## Auszug zum Lesen
╭──

Kommunikation mit der Bank per Internet

Im Web sind Kredite günstiger

04.03.2005 von Lars Reppesgaard
Dank des Internet und der Informationstechnologie sind die Möglichkeiten für Mittelständler, sich mit ihren Banken eng zu vernetzen, so groß wie nie. Wer den Geldinstituten hilft, ihre Prozesskosten zu senken, kann selbst davon profitieren.

WENN EINE BANK heute gute Geschäfte machen will, muss sie einen Spagat beherrschen: Sie muss die eigenen Kosten senken, gleichzeitig aber dem Kunden neue und bessere Dienstleistungen anbieten. Aber wie gelingt das? Neue Filialen beabsichtigt derzeit keine Bank zu eröffnen - im Gegenteil: Nachdem sich zum Beispiel die Deutsche und die Dresdner Bank in den vergangenen Jahren aus der Fläche zurückgezogen haben, folgen nun auch die Sparkassen dem Trend, wie man bei Mummert Consulting in Hamburg beobachtet. Fast die Hälfte der Sparkassen will Filialen schließen oder zusammenlegen. Gleichzeitig möchten nahezu 90 Prozent der Kreditinstitute die persönliche und individuelle Kundenbetreuung bis 2006 verbessern. Gelingen soll dieser Spagat unter anderem durch Internet-Portale, mit denen die Kunden direkt von ihrem PC-Arbeitsplatz aus mit der Bank zusammenarbeiten können. Virtuelle Anlaufstellen für mittelständische Unternehmenskunden haben mittlerweile nicht nur

die großen Vier in der deutschen Bankenlandschaft - Deutsche Bank, Dresdner Bank, Commerzbank und Hypovereinsbank -, sondern auch die örtlichen Spar- und Raiffeisenkassen in ihre Netzauftritte integriert. Diese Portale unterscheiden sich in ihrer Funktionsweise wenig von privaten Online-Banking-Angeboten. Die Nutzerakzeptanz ist entsprechend groß. Bei der Dresdner Bank halfen unter anderem Web-Führerscheinkurse und Multimedia-Touren durch die Portale dabei, aus Kunden surfende Geschäftspartner zu machen, sagt Holger Feistel, der Verantwortliche für das von 100 000 Kunden genutzte Business-Banking-Portal der Dresdner Bank. „Da ist richtig Traffic drauf. Jetzt geht es eher darum, für die Kunden die Bedienbarkeit zu vereinfachen, den Hotline-Support und einzelne Funktionalitäten auszubauen.“ Die proaktive Kundenansprache der Citibank oder die raffinierten, kontextbezogenen Tipps, wie man sie von Amazon kennt, haben viele Bankentscheider beeindruckt.

╰──

## Die Aufgabe
Kannst du aus dem Artikel oben über Bankgeschäfte per Internet den Abschnitt wortgetreu abtippen, der mit den Worten um „04.03.2005 von Lars Reppesgaard“ beginnt und mit „selbst davon profitieren.“ endet?

Gespeicherte Dateneinträge:
╭──

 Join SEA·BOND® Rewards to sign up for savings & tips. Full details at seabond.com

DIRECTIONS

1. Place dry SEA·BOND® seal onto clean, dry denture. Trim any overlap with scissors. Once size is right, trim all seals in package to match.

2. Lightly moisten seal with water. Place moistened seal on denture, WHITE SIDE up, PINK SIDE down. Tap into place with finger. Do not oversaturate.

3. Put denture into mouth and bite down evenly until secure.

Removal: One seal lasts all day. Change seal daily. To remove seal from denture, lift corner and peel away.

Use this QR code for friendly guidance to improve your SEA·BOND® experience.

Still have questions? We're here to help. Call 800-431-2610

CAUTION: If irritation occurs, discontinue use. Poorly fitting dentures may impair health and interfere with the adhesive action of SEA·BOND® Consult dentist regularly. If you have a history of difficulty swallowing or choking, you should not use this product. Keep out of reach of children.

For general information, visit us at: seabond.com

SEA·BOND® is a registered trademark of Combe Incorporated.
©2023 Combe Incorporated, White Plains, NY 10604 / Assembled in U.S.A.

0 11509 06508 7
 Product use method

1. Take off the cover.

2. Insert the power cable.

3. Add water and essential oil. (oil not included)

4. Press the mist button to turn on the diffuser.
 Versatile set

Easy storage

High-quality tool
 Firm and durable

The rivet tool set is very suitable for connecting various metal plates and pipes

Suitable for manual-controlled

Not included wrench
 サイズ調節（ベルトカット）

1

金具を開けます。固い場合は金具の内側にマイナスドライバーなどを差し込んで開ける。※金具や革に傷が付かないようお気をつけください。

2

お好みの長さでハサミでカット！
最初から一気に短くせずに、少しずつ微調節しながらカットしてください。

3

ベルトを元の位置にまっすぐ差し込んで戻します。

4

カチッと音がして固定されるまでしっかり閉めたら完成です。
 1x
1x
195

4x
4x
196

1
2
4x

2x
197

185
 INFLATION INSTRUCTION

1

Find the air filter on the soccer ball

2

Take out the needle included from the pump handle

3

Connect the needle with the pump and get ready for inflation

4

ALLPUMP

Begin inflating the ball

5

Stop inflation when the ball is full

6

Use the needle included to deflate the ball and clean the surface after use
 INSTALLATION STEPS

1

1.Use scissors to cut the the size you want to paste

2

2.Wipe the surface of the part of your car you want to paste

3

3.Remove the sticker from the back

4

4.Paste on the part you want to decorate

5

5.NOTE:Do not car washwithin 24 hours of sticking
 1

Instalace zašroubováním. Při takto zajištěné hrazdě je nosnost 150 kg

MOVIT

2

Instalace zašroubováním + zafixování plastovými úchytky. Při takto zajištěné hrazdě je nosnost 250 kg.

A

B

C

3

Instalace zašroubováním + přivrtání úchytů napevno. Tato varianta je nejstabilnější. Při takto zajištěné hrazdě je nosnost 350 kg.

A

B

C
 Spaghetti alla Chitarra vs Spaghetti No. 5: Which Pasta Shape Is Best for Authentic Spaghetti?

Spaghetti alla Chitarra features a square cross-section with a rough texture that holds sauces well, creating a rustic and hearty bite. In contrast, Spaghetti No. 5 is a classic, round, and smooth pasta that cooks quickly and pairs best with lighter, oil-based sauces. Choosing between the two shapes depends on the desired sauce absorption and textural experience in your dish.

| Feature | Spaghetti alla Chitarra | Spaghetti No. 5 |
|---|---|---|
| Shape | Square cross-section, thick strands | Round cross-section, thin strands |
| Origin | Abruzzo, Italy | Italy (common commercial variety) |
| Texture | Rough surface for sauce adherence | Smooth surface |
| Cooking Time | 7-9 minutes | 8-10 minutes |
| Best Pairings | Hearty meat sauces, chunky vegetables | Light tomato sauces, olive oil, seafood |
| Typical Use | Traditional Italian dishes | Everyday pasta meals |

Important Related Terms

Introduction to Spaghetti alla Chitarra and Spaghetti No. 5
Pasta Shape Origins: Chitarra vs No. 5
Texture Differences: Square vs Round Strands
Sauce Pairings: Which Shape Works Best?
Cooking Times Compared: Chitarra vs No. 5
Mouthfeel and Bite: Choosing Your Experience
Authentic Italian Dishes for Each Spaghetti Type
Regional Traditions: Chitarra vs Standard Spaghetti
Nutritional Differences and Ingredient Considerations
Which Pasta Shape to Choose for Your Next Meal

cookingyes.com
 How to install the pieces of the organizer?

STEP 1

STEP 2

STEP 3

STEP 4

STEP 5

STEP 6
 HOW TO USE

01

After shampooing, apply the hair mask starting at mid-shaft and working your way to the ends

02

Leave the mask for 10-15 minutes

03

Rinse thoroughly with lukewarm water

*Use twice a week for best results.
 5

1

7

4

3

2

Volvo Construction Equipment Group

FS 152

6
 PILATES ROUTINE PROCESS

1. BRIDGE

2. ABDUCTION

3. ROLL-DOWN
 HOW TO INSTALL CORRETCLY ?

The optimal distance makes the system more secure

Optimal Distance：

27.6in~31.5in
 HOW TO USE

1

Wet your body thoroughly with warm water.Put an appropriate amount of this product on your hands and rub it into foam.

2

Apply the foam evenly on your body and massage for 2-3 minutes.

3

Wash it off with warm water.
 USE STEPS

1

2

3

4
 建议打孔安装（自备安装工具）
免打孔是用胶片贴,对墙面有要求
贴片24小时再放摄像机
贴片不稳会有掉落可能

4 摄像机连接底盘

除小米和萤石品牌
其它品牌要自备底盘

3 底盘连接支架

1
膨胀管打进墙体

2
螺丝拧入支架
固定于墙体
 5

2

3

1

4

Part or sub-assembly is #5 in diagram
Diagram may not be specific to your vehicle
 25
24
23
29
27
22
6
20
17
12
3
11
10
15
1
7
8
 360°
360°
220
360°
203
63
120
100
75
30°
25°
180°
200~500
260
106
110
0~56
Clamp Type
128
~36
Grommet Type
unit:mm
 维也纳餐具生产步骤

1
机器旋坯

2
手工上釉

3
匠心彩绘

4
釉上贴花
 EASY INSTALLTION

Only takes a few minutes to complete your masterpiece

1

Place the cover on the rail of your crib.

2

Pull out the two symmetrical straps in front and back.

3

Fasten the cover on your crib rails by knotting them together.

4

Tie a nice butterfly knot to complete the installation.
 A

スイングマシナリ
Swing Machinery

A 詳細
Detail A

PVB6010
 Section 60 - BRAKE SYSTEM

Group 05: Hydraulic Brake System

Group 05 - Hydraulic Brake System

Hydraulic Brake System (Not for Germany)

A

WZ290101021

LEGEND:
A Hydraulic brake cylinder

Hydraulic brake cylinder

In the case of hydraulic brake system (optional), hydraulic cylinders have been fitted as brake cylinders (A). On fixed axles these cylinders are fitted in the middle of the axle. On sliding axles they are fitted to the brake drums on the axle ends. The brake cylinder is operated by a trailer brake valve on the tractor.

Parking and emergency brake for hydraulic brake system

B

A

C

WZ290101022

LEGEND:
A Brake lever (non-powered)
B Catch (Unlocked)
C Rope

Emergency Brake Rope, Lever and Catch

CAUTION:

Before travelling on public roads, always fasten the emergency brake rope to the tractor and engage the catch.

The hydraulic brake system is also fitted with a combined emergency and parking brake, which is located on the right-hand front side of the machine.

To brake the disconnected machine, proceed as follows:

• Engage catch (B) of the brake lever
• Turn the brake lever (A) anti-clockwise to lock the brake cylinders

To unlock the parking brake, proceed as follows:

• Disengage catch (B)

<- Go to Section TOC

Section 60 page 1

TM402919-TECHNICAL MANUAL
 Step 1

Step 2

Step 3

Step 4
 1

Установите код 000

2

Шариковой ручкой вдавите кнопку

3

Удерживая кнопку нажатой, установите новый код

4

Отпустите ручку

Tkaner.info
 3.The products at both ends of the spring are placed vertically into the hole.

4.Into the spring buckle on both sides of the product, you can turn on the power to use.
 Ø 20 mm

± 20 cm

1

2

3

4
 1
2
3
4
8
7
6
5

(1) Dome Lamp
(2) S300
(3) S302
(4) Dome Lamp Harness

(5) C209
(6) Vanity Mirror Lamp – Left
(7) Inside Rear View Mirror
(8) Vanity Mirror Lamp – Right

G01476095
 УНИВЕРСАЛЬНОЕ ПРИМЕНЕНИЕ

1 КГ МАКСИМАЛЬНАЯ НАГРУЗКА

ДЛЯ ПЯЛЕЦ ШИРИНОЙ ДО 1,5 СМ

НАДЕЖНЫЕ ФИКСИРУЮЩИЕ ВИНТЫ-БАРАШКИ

╰──

## Gelöste Aufgabe
04.03.2005 von Lars Reppesgaard
Dank des Internet und der Informationstechnologie sind die Möglichkeiten für Mittelständler, sich mit ihren Banken eng zu vernetzen, so groß wie nie. Wer den Geldinstituten hilft, ihre Prozesskosten zu senken, kann selbst davon profitieren.